An intimate portrait of Joyce’s Dublin
READING Ulysses for about the third or fourth time, it is extraordinary how much more easily it moves along. It helps, of course, if one has a knowledge of Irish history and is living on Dublin’s northside, in the midst of ‘Joyceland’, as I now am.
The associations are all around me. Within minutes of my house I can see Eccles Street, where Leopold and Molly Bloom lived, Glasnevin cemetery, scene of the book’s famous funeral scene, and about four of Joyce’s actual family homes, as well as Claude Road where his father lived and the old Drumcondra hospital where he died.
In Joyce’s life and work the real and the fictional blend seamlessly, and this is the whole point of Vivien Igoe’s most absorbing and fascinating book. She has compiled a directory of all the characters who appear, or are even mentioned, in Ulysses, and describes their actual lives or the actual characters they are based on.
But it is more than just Joyce and Ulysses, Igoe has provided a ‘drilled down’ portrait of the whole spectrum of Dublin, and Irish, life in the late Victorian and Edwardian era. Ulysses is set in Dublin in 1904. Here are the seeds and precursors of the emergent Irish State as she brings alive familiar streets and their often unfamiliar inhabitants. Unfamiliar only to us, of course: in a Dublin only half the size of what it is now and where almost everybody moved on foot or by tram (obesity and Facebook be damned!) most citizens would be very au fait with the passing figures of AE Russell or John Howard Parnell (of the famous brother) or the various corporation and legal officials.
Even the famous Invincibles, who ambushed the colonial chief secretary and his deputy in the Phoenix Park, are constantly cited or spotted. Joyce had a conspiratorial regard for incendiary Fenians and rumour was gold.
Figures from his other interests dominate, such as the opera, literature, Catholicism, music hall, pubs and European politics. This detail and intimacy adds to what makes Ulysses as fresh and vivid today as it was when it was written, and is a tribute to Joyce’s extraordinary modernistic skills.
And what stories are condensed here: chancers, dancing masters, lawyers changing political colours, and entrepreneurs living on their wits. People change addresses according to prosperity.
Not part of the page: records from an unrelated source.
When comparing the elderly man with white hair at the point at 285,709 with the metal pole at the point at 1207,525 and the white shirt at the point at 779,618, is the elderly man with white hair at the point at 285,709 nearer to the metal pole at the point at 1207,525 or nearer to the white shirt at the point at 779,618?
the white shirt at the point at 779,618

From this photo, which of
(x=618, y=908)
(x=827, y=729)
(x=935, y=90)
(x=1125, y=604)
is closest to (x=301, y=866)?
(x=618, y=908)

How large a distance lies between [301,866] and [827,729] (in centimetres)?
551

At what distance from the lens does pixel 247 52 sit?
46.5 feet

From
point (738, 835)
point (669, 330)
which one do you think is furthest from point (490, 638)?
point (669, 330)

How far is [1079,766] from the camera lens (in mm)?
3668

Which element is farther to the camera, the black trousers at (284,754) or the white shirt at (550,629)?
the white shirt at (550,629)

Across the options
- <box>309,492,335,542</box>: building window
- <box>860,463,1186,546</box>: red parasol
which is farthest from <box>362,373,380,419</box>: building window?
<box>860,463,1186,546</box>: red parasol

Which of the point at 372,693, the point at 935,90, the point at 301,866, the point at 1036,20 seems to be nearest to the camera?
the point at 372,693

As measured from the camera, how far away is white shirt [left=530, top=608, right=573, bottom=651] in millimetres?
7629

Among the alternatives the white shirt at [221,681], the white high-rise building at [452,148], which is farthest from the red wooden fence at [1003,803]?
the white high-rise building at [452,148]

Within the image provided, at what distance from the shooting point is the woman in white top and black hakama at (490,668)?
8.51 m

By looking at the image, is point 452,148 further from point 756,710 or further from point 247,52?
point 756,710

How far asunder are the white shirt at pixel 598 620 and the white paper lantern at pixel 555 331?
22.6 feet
But it is overwhelmingly a middle class to lower middle class world — Catholic and Protestant, incidentally. The Anglo Irish do not feature extensively, and certainly do not dominate as they usually did then, but neither do the vast poor of the tenements — at least by name.
The smallest portraits intrigue, such as James Carey, a slum landlord, daily communicant and Fenian who turned Queen’s evidence to help hang his comrades. Shaven and renamed, he was shipped out to South Africa for a new life with his wife and six children. Until he was spotted on board by another Fenian and killed in Cape Town. The assassin was subsequently hanged. A screenplay surely beckons.
Vivien Igoe has done some extraordinary tracking down herself. And in this wonderful and impressive piece of scholarship, she has added hugely to what is one of our most timeless and ever-rewarding works of literature.